Task details
Collect every line in the listing below that contains the word "curtain", and copy each of those lines in full.

** BEGIN Information given **

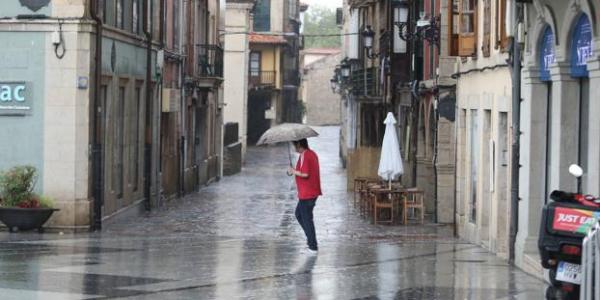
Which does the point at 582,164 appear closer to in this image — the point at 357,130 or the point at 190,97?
the point at 190,97

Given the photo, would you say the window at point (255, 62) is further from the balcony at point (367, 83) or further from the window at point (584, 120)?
the window at point (584, 120)

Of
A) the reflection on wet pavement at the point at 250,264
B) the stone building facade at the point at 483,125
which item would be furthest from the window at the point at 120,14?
the stone building facade at the point at 483,125

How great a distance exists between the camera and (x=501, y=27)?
21516mm

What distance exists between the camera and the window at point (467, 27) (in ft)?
79.4

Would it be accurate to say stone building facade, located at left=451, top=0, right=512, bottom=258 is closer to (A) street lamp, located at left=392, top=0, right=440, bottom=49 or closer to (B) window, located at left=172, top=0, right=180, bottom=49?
(A) street lamp, located at left=392, top=0, right=440, bottom=49

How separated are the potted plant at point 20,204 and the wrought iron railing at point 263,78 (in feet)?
200

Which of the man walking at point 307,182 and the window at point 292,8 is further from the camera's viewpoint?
the window at point 292,8

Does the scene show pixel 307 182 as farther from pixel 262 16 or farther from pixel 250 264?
pixel 262 16

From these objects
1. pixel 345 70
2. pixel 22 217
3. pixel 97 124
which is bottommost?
pixel 22 217

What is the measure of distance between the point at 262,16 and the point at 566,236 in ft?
251

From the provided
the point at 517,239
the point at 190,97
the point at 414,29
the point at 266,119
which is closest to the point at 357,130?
the point at 190,97

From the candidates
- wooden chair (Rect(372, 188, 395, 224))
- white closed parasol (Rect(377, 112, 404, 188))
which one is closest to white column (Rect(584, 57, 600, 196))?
wooden chair (Rect(372, 188, 395, 224))

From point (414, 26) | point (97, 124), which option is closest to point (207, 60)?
point (414, 26)

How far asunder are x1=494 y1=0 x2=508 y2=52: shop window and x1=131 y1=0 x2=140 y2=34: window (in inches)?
429
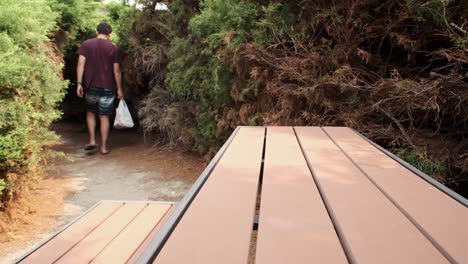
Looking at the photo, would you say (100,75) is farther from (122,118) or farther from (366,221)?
(366,221)

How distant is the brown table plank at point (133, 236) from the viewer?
2.26 metres

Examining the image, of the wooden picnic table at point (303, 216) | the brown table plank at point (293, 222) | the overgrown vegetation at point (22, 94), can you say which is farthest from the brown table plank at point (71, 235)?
the brown table plank at point (293, 222)

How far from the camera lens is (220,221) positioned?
128 centimetres

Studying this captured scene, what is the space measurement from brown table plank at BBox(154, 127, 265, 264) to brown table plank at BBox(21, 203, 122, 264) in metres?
1.20

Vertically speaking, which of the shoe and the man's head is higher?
the man's head

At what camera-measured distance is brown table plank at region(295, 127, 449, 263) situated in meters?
1.07

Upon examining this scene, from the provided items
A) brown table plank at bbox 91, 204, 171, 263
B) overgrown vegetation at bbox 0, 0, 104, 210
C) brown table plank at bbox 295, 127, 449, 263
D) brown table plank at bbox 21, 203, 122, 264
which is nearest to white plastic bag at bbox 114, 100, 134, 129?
overgrown vegetation at bbox 0, 0, 104, 210

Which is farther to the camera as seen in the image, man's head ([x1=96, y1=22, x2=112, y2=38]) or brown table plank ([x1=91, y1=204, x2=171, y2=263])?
man's head ([x1=96, y1=22, x2=112, y2=38])

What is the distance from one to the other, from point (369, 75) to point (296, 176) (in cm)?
256

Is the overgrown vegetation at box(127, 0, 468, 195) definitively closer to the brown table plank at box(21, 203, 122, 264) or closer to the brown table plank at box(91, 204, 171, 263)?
the brown table plank at box(91, 204, 171, 263)

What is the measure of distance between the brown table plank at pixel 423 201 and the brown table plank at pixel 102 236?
168 cm

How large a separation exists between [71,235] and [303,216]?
6.18ft

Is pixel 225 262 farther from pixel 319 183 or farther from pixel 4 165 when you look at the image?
pixel 4 165

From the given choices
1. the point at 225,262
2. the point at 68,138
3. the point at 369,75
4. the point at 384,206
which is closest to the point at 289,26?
the point at 369,75
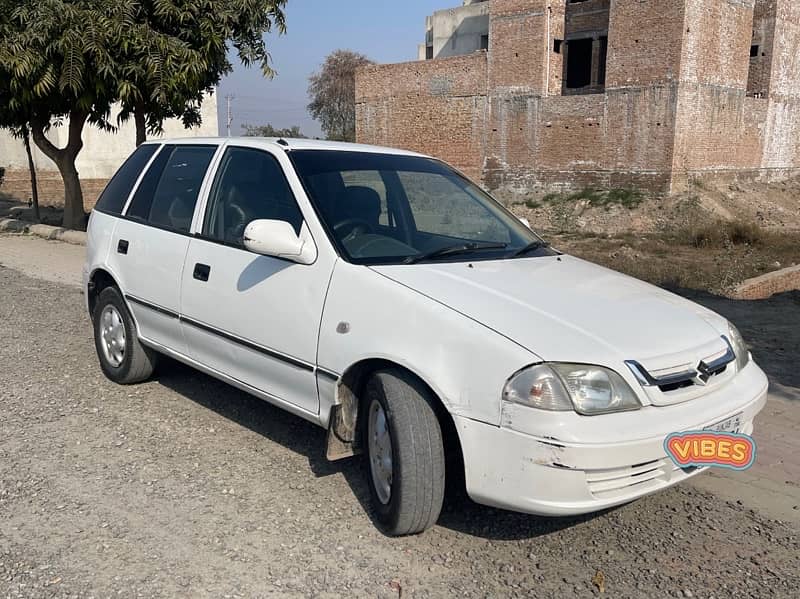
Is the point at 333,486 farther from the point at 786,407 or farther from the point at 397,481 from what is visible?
the point at 786,407

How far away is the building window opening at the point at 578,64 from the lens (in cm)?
3344

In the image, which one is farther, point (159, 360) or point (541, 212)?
point (541, 212)

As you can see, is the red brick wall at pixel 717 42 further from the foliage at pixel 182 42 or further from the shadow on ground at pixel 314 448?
the shadow on ground at pixel 314 448

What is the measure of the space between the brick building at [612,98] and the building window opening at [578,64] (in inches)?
68.1

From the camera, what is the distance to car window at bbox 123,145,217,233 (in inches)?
194

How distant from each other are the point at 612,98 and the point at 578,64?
36.6 ft

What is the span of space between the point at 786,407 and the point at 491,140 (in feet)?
76.8

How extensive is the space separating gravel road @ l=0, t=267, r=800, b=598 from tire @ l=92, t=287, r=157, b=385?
64 cm

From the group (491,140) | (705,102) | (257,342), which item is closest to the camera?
(257,342)

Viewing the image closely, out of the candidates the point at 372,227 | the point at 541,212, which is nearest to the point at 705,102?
the point at 541,212

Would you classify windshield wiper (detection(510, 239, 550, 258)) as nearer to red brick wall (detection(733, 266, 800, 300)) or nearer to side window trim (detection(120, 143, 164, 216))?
side window trim (detection(120, 143, 164, 216))

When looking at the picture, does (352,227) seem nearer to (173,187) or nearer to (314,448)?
(314,448)

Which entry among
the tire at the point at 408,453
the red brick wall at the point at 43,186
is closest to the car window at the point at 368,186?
the tire at the point at 408,453

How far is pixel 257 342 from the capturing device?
414 cm
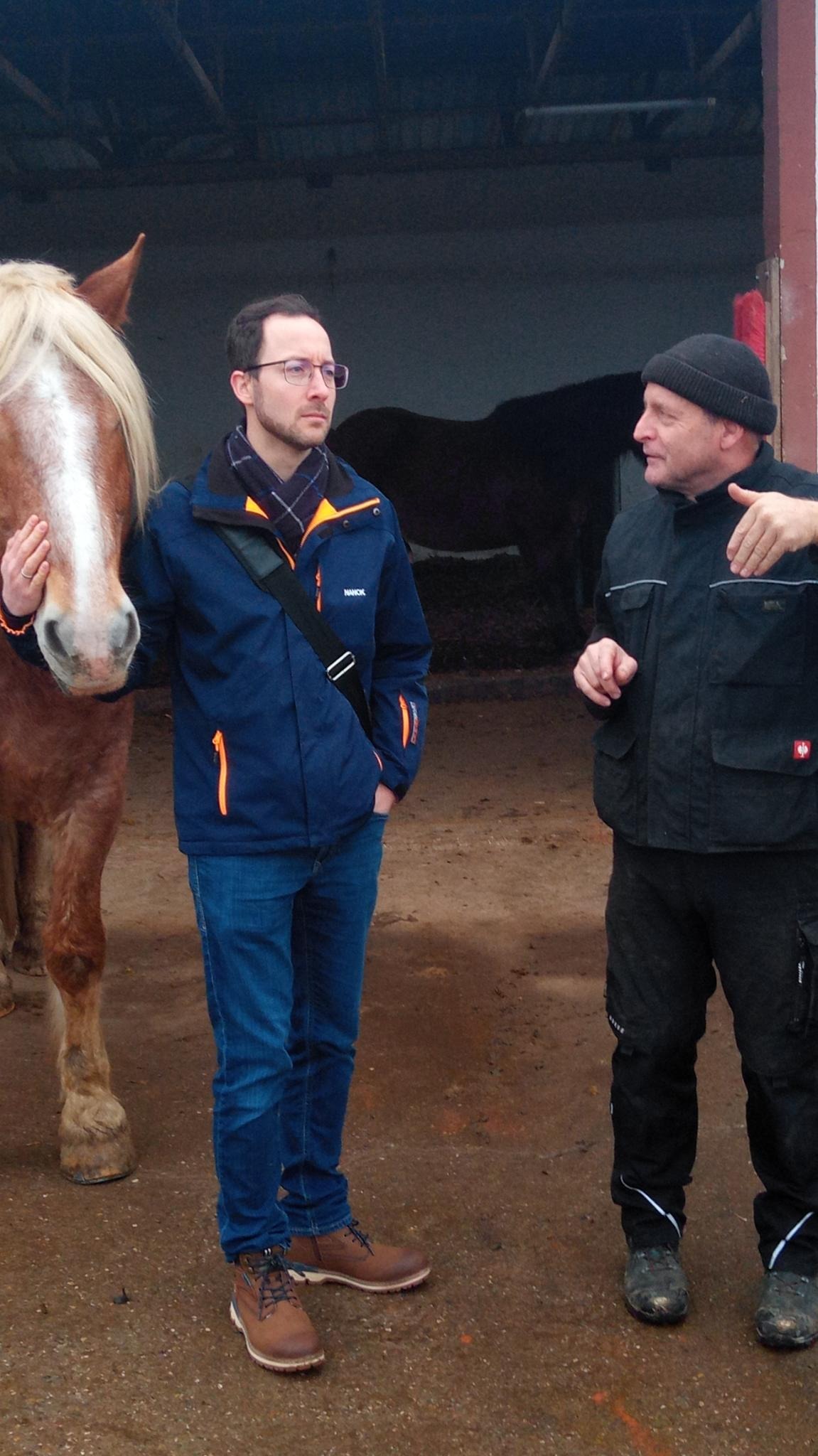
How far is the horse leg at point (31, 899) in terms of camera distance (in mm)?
4047

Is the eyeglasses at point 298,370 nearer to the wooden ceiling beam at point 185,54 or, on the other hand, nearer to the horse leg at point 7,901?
the horse leg at point 7,901

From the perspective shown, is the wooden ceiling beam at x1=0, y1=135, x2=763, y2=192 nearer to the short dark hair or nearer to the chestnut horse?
the chestnut horse

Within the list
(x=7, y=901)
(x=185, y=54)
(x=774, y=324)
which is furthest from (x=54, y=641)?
(x=185, y=54)

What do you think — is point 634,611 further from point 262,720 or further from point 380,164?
point 380,164

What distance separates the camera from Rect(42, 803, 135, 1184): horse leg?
279 centimetres

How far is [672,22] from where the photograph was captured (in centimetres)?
690

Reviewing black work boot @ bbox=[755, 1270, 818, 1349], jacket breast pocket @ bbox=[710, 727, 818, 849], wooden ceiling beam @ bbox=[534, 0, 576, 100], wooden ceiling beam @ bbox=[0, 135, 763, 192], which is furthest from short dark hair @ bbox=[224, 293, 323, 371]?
wooden ceiling beam @ bbox=[0, 135, 763, 192]

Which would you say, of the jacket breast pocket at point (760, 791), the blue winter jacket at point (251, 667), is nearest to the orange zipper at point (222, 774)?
the blue winter jacket at point (251, 667)

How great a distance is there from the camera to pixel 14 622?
2100 millimetres

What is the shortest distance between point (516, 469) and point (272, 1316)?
818 centimetres

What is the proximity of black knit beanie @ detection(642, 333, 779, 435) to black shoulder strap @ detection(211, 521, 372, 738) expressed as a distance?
0.68 metres

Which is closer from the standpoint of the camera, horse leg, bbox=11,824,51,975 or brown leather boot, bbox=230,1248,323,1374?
brown leather boot, bbox=230,1248,323,1374

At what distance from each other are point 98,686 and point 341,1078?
0.86 meters

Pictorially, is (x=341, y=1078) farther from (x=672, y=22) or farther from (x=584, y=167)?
(x=584, y=167)
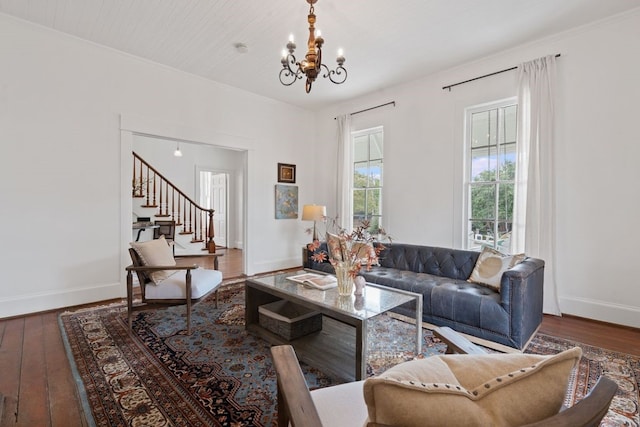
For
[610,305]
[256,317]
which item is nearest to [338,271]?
[256,317]

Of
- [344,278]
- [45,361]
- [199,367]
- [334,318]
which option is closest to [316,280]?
[344,278]

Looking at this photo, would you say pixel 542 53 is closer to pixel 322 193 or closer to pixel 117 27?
pixel 322 193

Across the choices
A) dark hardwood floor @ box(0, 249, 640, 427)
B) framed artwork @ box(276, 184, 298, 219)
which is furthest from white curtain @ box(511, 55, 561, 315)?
framed artwork @ box(276, 184, 298, 219)

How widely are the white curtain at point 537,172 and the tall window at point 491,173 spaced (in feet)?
0.61

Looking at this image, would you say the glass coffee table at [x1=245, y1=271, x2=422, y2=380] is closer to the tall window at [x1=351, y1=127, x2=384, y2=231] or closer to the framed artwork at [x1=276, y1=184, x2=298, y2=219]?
the tall window at [x1=351, y1=127, x2=384, y2=231]

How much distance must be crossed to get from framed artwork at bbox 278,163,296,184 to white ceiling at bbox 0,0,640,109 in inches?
74.3

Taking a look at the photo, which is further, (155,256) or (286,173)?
(286,173)

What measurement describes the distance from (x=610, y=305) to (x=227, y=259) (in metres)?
6.41

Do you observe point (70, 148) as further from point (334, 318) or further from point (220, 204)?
point (220, 204)

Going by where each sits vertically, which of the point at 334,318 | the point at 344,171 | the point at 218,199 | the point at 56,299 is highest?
the point at 344,171

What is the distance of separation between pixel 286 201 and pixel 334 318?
12.7ft

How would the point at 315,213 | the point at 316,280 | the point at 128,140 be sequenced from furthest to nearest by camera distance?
the point at 315,213 → the point at 128,140 → the point at 316,280

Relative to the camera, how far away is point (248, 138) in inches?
209

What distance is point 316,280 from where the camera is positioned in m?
2.88
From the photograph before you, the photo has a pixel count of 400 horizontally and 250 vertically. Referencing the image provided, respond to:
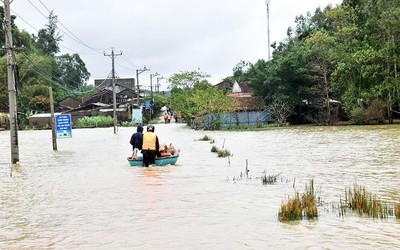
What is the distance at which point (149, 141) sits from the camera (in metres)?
16.8

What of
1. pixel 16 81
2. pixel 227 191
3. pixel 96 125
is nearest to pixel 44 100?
pixel 96 125

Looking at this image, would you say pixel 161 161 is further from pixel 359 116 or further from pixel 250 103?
pixel 250 103

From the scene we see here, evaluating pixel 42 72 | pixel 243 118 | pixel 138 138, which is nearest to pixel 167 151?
pixel 138 138

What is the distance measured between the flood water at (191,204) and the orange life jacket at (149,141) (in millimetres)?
763

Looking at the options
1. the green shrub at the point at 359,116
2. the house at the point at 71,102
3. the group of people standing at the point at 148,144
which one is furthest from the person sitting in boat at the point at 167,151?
the house at the point at 71,102

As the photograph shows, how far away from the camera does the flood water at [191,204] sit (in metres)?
7.47

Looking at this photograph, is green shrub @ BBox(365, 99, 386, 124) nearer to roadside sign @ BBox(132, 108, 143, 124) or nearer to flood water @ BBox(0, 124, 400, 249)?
flood water @ BBox(0, 124, 400, 249)

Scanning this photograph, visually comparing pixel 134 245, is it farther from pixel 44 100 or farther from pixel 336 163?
pixel 44 100

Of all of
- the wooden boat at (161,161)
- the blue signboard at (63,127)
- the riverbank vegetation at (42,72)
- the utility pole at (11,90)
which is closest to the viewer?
the wooden boat at (161,161)

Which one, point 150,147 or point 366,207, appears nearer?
point 366,207

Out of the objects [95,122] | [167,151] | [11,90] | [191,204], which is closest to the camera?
[191,204]

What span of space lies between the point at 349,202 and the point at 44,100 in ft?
231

** END Information given **

Correct response
which is furthest from white curtain @ box(511, 55, 561, 315)?
How widely are the white curtain at point 537,172 and the tall window at point 491,173 spaced (in feet)?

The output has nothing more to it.